Text for analysis:

Critics called these targets a “major disappointment” and “toothless”, warning that they would undermine investment in renewable technologies.
In a later vote, the European parliament – whose verdict is not binding and can be ignored by EU states – seemed to side with these critics. MEPs voted in favour of a framework that would require all nations to generate at least 30% of energy from renewable sources by 2030.
In a written statement to parliament published ahead of this week’s discussions, Davey reaffirmed his intentions to rule out national targets.
However, Nina Skorupska, chief executive of the Renewable Energy Association (REA) warns the government that emissions targets alone will not be enough to deliver the required investment in renewable technology.
“Technology-neutral policy won’t deliver technology-neutral results when the dice are already loaded”, she writes.
“Nuclear and [carbon capture and storage] have an inherent advantage, as these projects are developed by the established energy giants, while most renewable energy companies are independent SMEs. This makes it harder for renewables to compete for investment.”

Brief descriptive captions
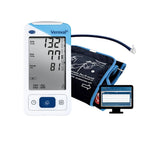 Hartmann Veroval ECG and BP Monitor LG6 2x1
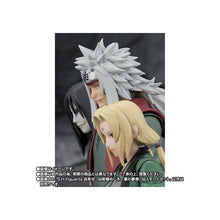 Load image into Gallery viewer, S.H.FIGUARTS Jiraiya - The Hero of Konoha, Master of Senjutsu - Sage Mode Set Action Figure Maple and Mangoes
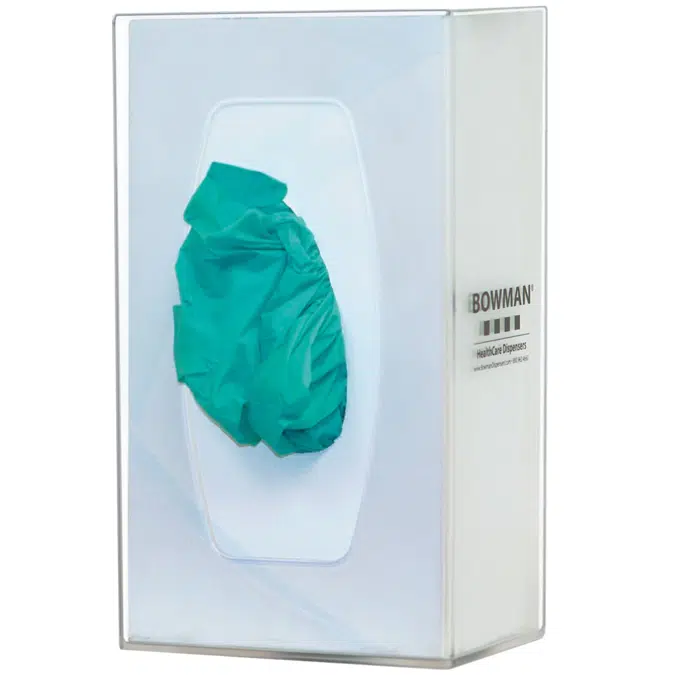 Glove Box Dispenser - Single, GL100-1214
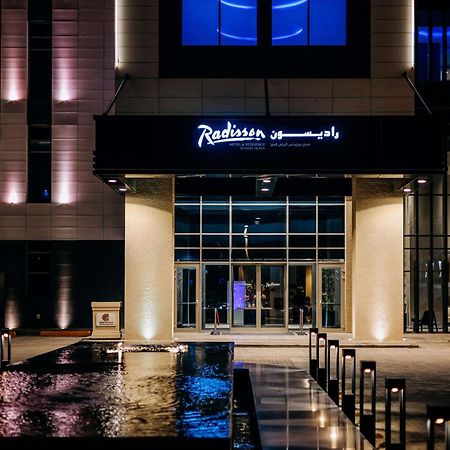 Radisson Hotel & Residence Riyadh Olaya Εξωτερικό φωτογραφία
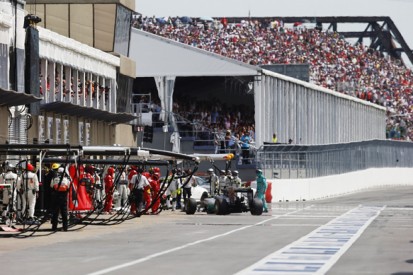 Canadian GP: Mercedes says overheating caused failures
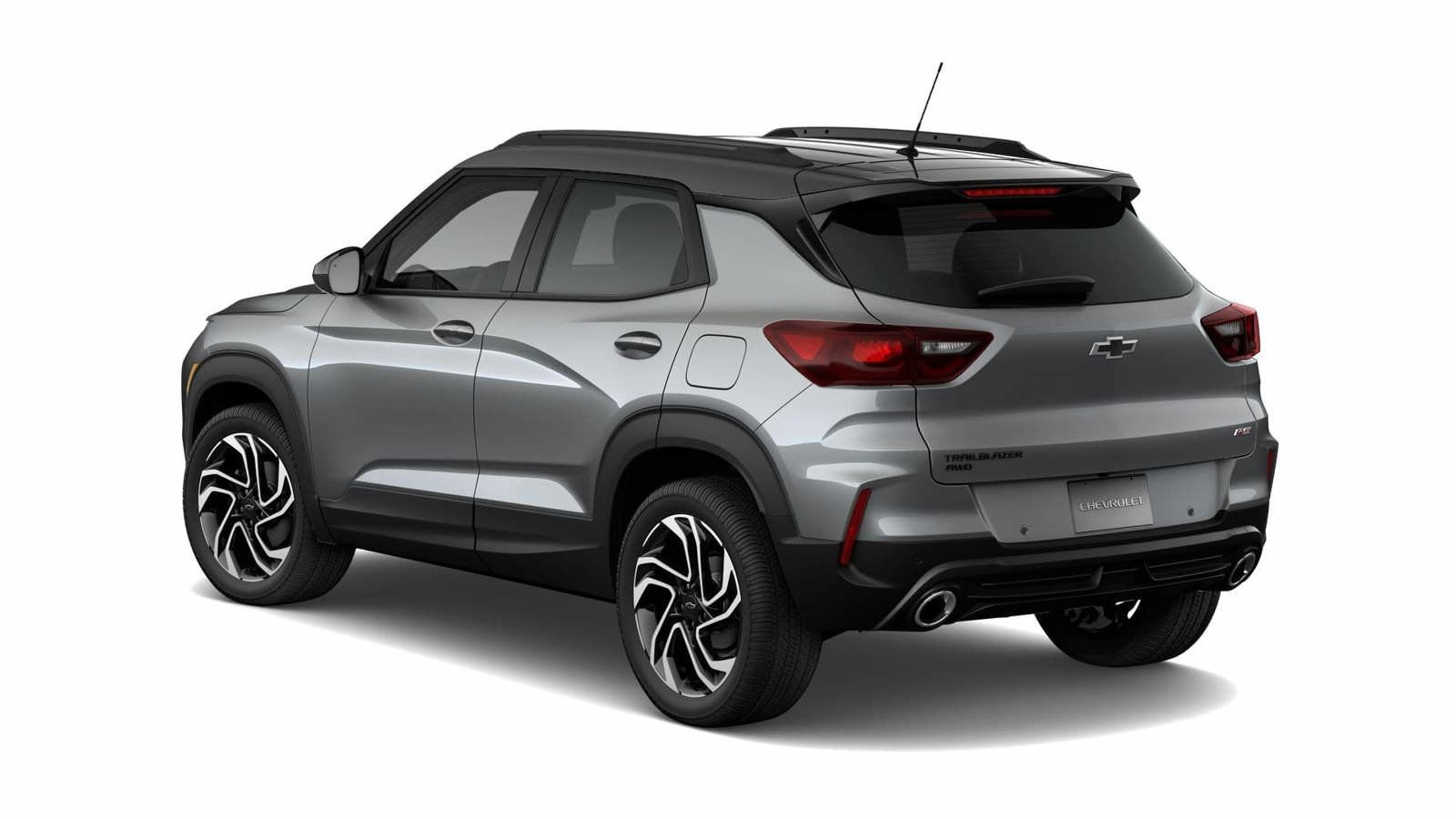 New 2026 Chevrolet TrailBlazer RS w/ Convenience Package AWD/4WD image 8
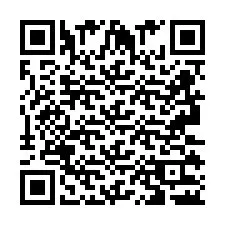 QR-code voor telefoonnummer +2693132326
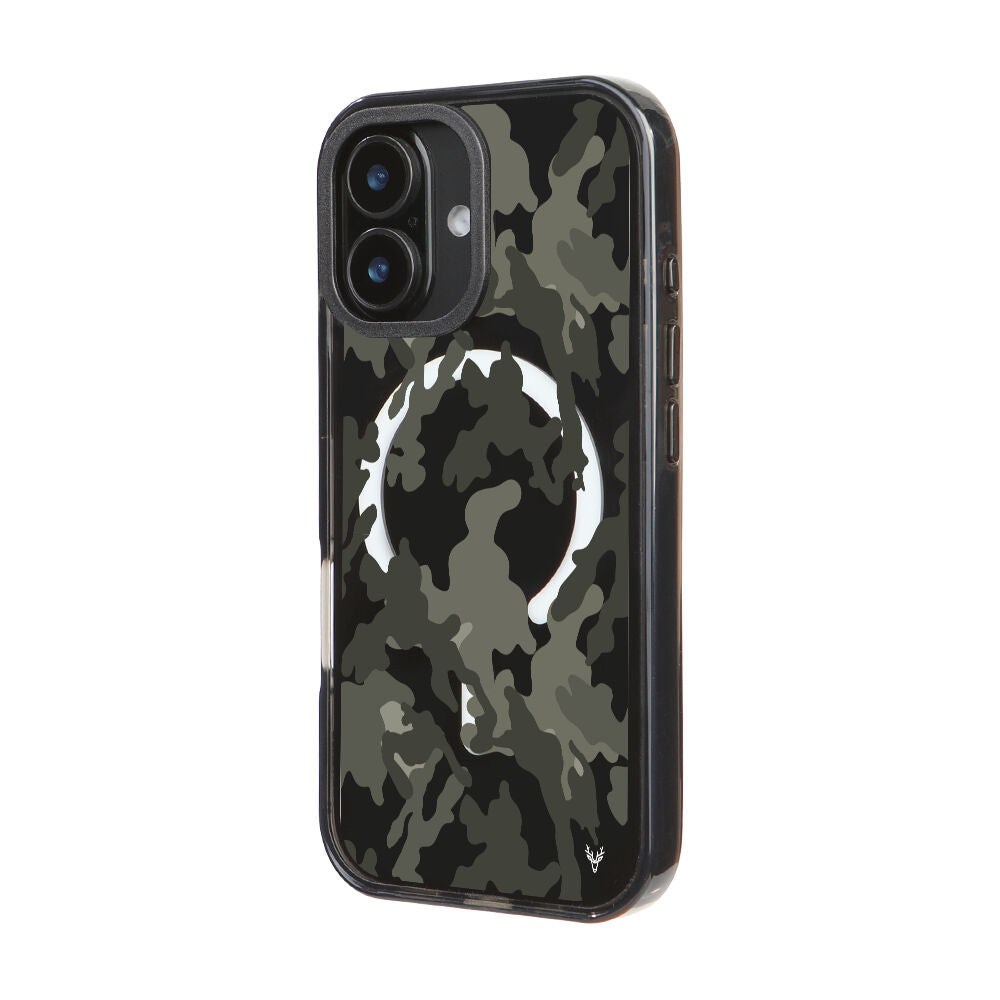 MagsafeliArtycaseCoolBlack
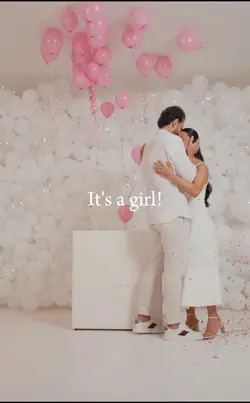 it's a girl 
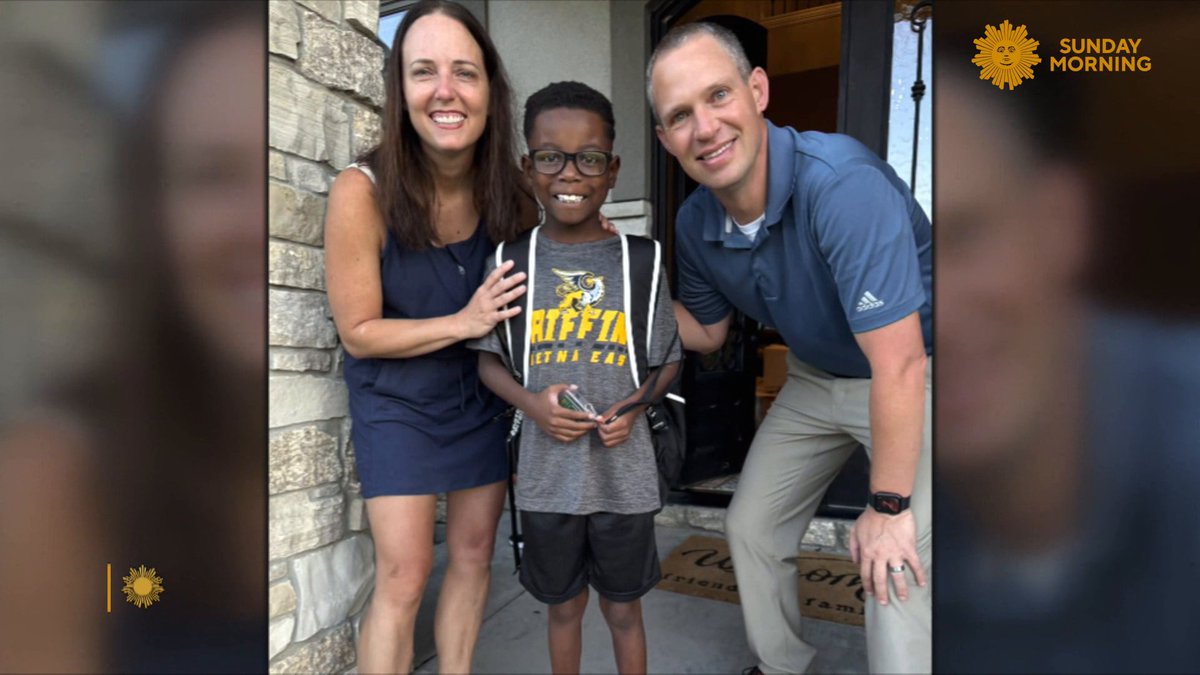 When True, a five-year-old under social services, was dropped off for heart surgery at Children’s Nebraska, anesthesiologist Dr. Amy Beethe found him alone in pre-op. Moved by his situation, she decided he needed a stable home. But what she and her husband, Ryan, offered went far beyond that. Steve Hartman shares the story of a doctor for whom saving lives is more than just her job.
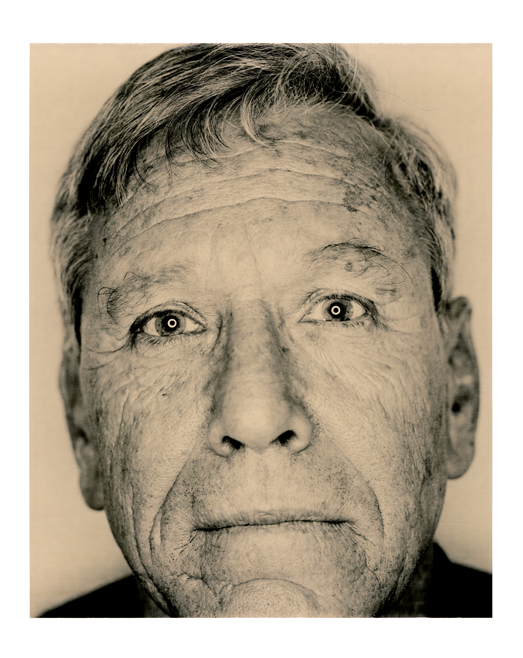 Amos Oz edition, photo by werner pawlok, schriftsteller, writer, fine art photography, amos oz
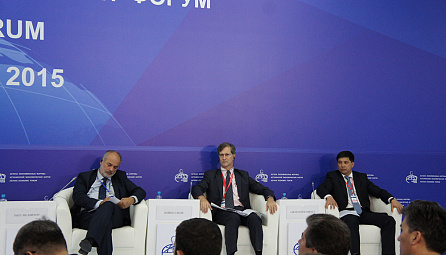 ԵՏՀ նախարարի քարտուղարության ղեկավար Ասկար Քիշքեմբաևի ելույթը ԱՏՖ շրջանակներում կազմակերպված բնակչության զբաղվածության հարցերով նստաշրջանին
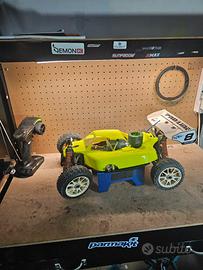 hobao hyper 8 pro scoppio 1/8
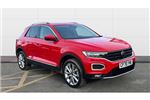 2021 Volkswagen T-Roc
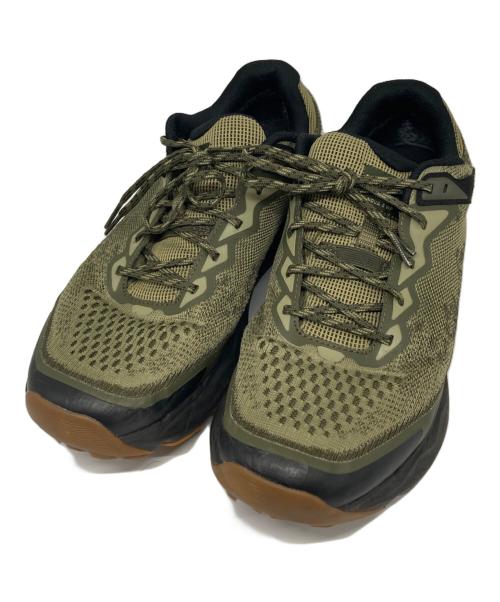 MERRELL（メレル）MERRELL (メレル) NOVA 4 ローカットスニーカー グリーン サイズ:28.0ｃｍの古着・服飾アイテム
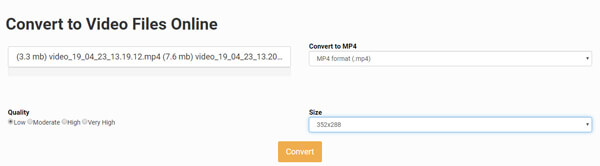 Convert Files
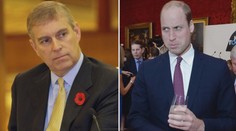 Napětí v královské rodině: Princ Andrew odstaven, může za to William?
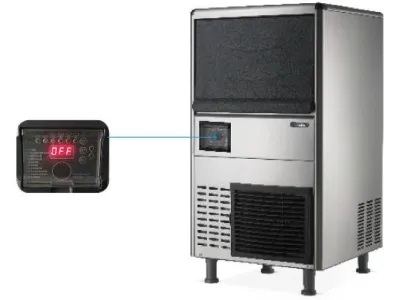 Mini Flake Ice Machine - Maquina para Hielo a Glace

Exercise: Continue the text on EU renewable energy targets from the point where it stops.

Solved exercise:
In another open letter to EU decision makers, the European Renewable Energy Council echoes Skorupska’s sentiments.
The council argues that state-level renewable energy targets would support 568,000 jobs and provide lower energy costs for energy intensive industries.
In a report published last week by consultancy firm EY, the UK fell from fourth to fifth in a ranking of the most attractive countries for renewable energy investment.
The firm said political uncertainty and “mixed signals” led to a decrease in investor confidence and is potentially putting £330 billion of investment at risk.
Skorupska adds in her letter to ministers, “For affordable green energy in the 2020s and beyond, we need a renewables-first approach to 2030, with CCS and nuclear filling in the gaps renewables can’t fill yet.”